- Text provided
========

Tablet The electoral system/Zu’ama

The electoral system

Lebanon has a district system of voting. Since 1960 there are 26 districts, differing in size and number of seats they have in parliament. The smallest district has 1 seat, the largest 8. Parliament had 99 seats in total, which was increased to 108 in 1989.7 Every seat is fixed to a certain religious sect. Beirut, for instance, is divided into 3 districts; in the third district 1 seat is reserved for a Sunni, 1 for a Shi’ite and one for a minority candidate (a Roman Catholic).8 Every voter has one vote for every seat in the district; however, every candidate only runs against his own sectarian group. This meant that every candidate represented his own sectarian community.


The Lebanese political system is characterised by a patron-client system, that is: a system of personal ties between a political leader called za’im (plural zu’ama) and the voter. The za’im provides services for the client in exchange for political support. These services can consist of getting them a telephone connection or a job, a promotion or protection from the police. The zu’ama were often members of families of landowners like the Karami family (Sunnis from Tripoli) or at least families that were always represented in parliament. Sometimes new leaders emerged where the son took over the political role from the father to create a new dynasty. This happened with the Sunni Ma’rouf Saad and his son Mustapha, for instance.

========

- Data section
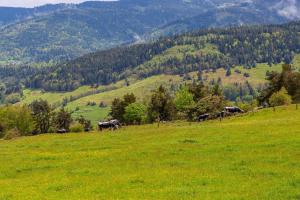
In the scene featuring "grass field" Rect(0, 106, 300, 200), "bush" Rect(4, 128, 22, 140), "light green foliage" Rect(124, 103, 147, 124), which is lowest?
"bush" Rect(4, 128, 22, 140)

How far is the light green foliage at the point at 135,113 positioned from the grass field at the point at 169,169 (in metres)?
76.5

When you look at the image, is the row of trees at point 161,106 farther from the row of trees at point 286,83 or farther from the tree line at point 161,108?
the row of trees at point 286,83

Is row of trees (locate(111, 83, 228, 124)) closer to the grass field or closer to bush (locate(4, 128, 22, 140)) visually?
bush (locate(4, 128, 22, 140))

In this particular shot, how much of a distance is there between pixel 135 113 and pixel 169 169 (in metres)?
106

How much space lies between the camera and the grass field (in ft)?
112

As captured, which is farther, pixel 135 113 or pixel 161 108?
pixel 135 113

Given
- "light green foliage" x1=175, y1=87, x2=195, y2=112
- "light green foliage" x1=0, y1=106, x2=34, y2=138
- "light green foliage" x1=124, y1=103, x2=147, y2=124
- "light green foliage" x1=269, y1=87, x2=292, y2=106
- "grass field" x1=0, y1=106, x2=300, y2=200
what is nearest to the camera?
"grass field" x1=0, y1=106, x2=300, y2=200

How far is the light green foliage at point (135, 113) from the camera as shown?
486 feet

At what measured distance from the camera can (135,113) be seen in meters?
149

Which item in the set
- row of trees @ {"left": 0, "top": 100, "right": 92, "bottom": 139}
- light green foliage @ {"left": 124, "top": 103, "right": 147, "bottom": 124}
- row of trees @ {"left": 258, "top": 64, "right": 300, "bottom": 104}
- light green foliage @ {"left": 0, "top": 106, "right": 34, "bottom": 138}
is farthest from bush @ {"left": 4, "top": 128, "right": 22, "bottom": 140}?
row of trees @ {"left": 258, "top": 64, "right": 300, "bottom": 104}

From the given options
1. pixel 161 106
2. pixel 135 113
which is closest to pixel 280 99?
pixel 161 106

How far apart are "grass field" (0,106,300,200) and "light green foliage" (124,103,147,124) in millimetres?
76471

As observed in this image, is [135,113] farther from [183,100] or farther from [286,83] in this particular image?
[286,83]

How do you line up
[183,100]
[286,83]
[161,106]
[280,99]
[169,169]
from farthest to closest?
[183,100]
[161,106]
[286,83]
[280,99]
[169,169]
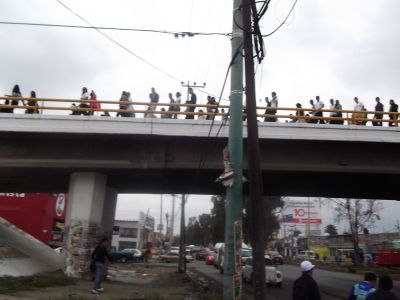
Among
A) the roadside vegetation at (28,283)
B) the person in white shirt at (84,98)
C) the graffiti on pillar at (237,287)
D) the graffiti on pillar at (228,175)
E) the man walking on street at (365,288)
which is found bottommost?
the roadside vegetation at (28,283)

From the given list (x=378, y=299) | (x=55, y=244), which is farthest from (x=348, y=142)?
(x=55, y=244)

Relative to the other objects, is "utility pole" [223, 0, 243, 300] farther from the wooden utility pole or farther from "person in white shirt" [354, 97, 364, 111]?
"person in white shirt" [354, 97, 364, 111]

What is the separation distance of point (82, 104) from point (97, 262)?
8.06 metres

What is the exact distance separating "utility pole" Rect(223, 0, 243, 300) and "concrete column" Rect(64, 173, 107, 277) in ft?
36.0

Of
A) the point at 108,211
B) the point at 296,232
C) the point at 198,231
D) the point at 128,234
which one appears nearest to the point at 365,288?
the point at 108,211

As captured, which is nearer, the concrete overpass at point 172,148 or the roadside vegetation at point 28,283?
the roadside vegetation at point 28,283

========

- Short exercise
Carry on the piece about Lebanon's electoral system and its zu'ama, beginning right after its final sentence.

- Task response
The za’im had several ways to maintain his clients:
  • He needed to be elected regularly so he could provide services for his clients from the state coffers. The za’im was most effective if he was a member of the government and the result of this was that the composition of the government was changed often so as many leaders as possible could profit.9
  • By providing services from other sources, such as own capital or connections with businessmen or charitable societies.
  • By intimidating voters.
  • By posing as the defender of the interests of his religious community. That meant the za’im represented the point of view of his community in parliament. This was a result of the electoral system.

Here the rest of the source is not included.